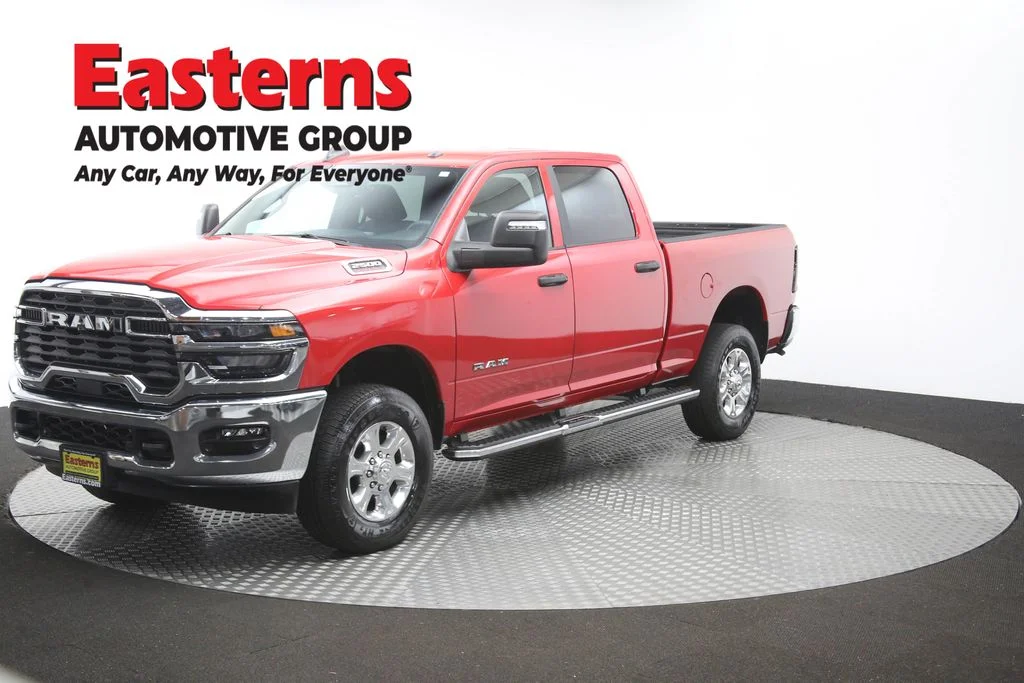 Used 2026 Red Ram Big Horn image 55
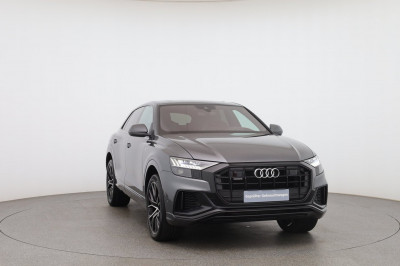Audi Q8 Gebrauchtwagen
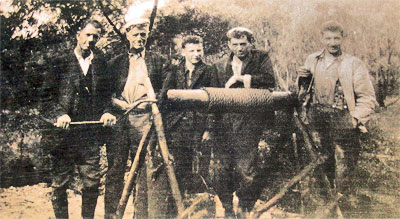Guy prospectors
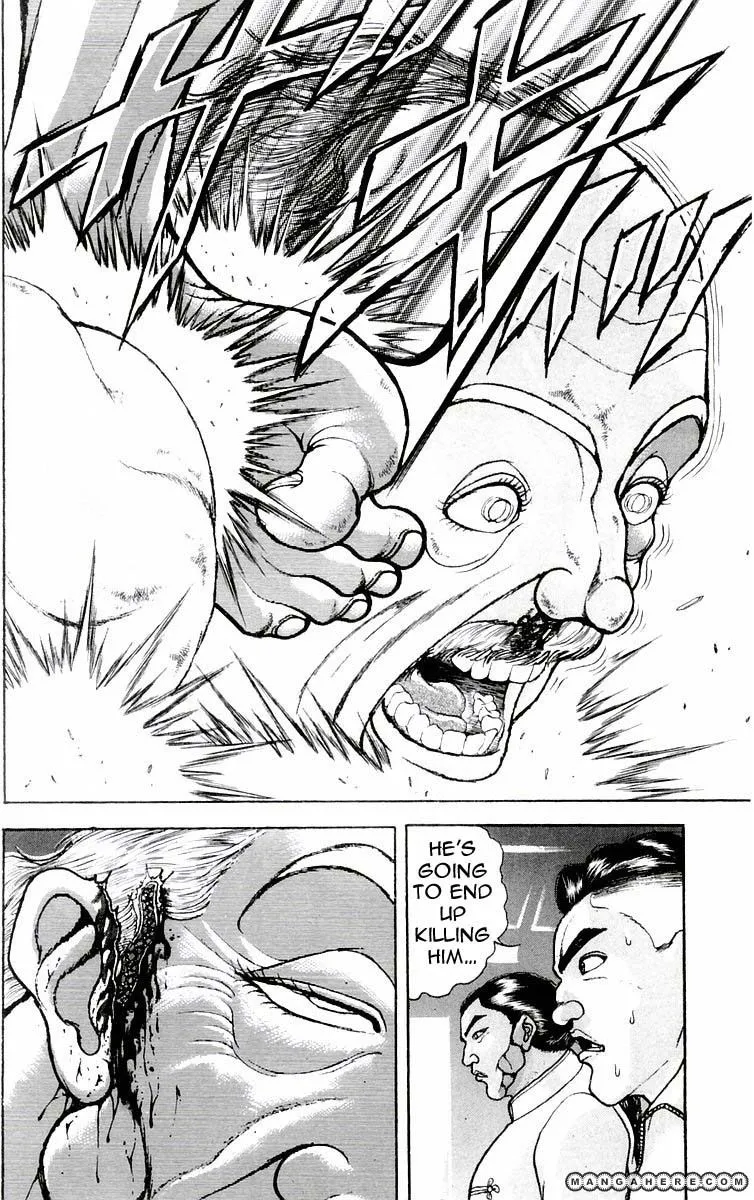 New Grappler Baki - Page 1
* * *
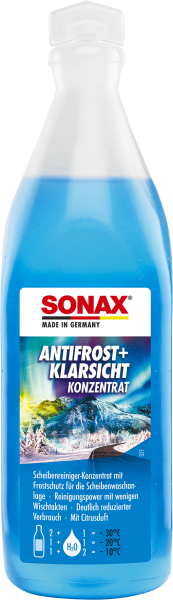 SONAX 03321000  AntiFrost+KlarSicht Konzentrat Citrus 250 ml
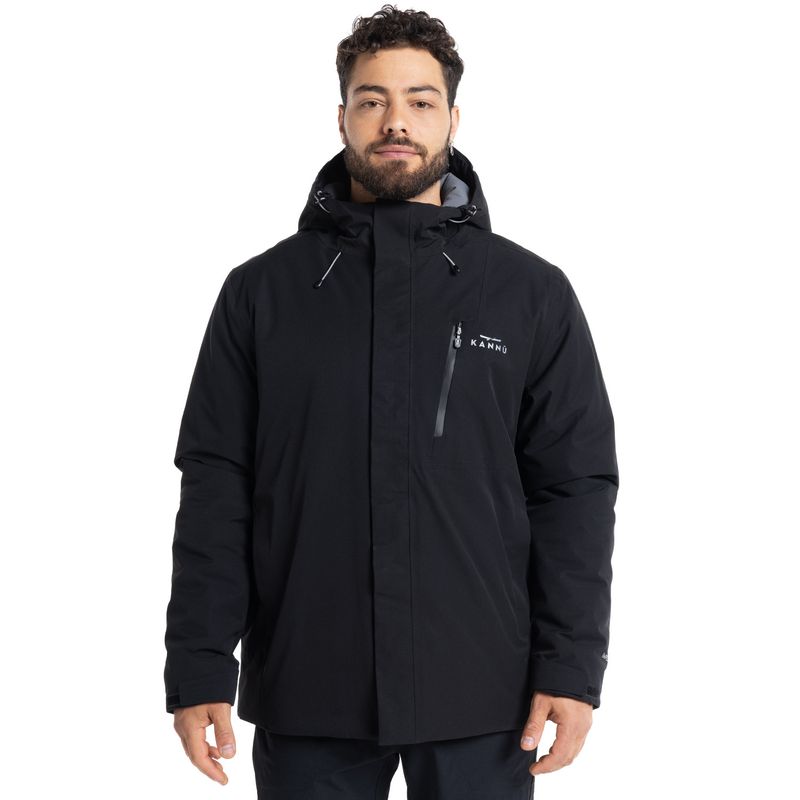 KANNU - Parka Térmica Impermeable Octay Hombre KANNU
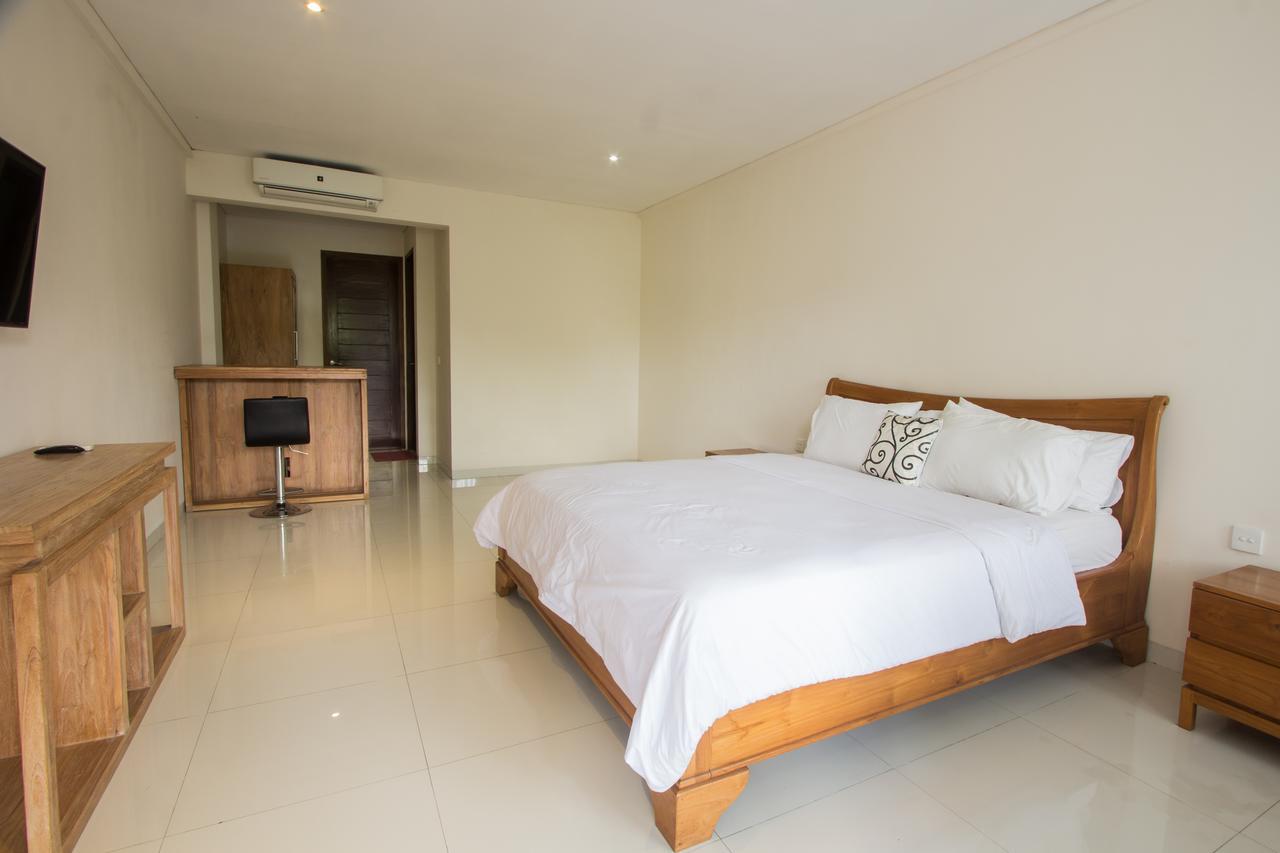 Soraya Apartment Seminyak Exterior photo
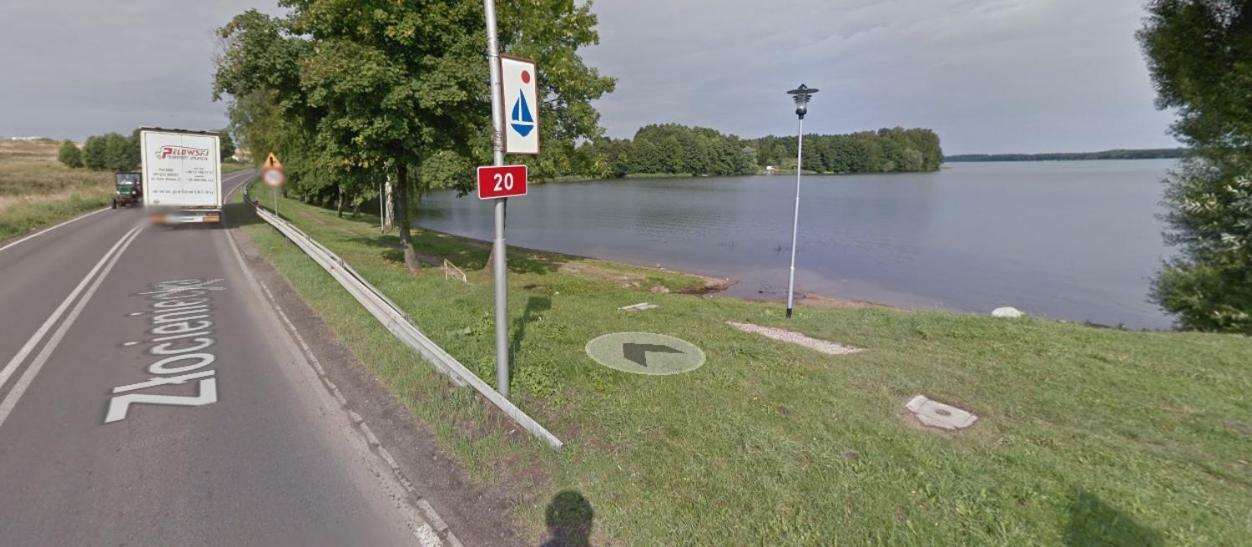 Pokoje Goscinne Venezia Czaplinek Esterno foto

Goal of the exercise: Can you pull out the records from the one containing "Used 2026 Red Ram Big Horn image 55" through the one containing "New Grappler Baki - Page 1", both included, and copy their text verbatim with the pictures left out?

The answer:
 Used 2026 Red Ram Big Horn image 55
Audi Q8 Gebrauchtwagen
Guy prospectors
 New Grappler Baki - Page 1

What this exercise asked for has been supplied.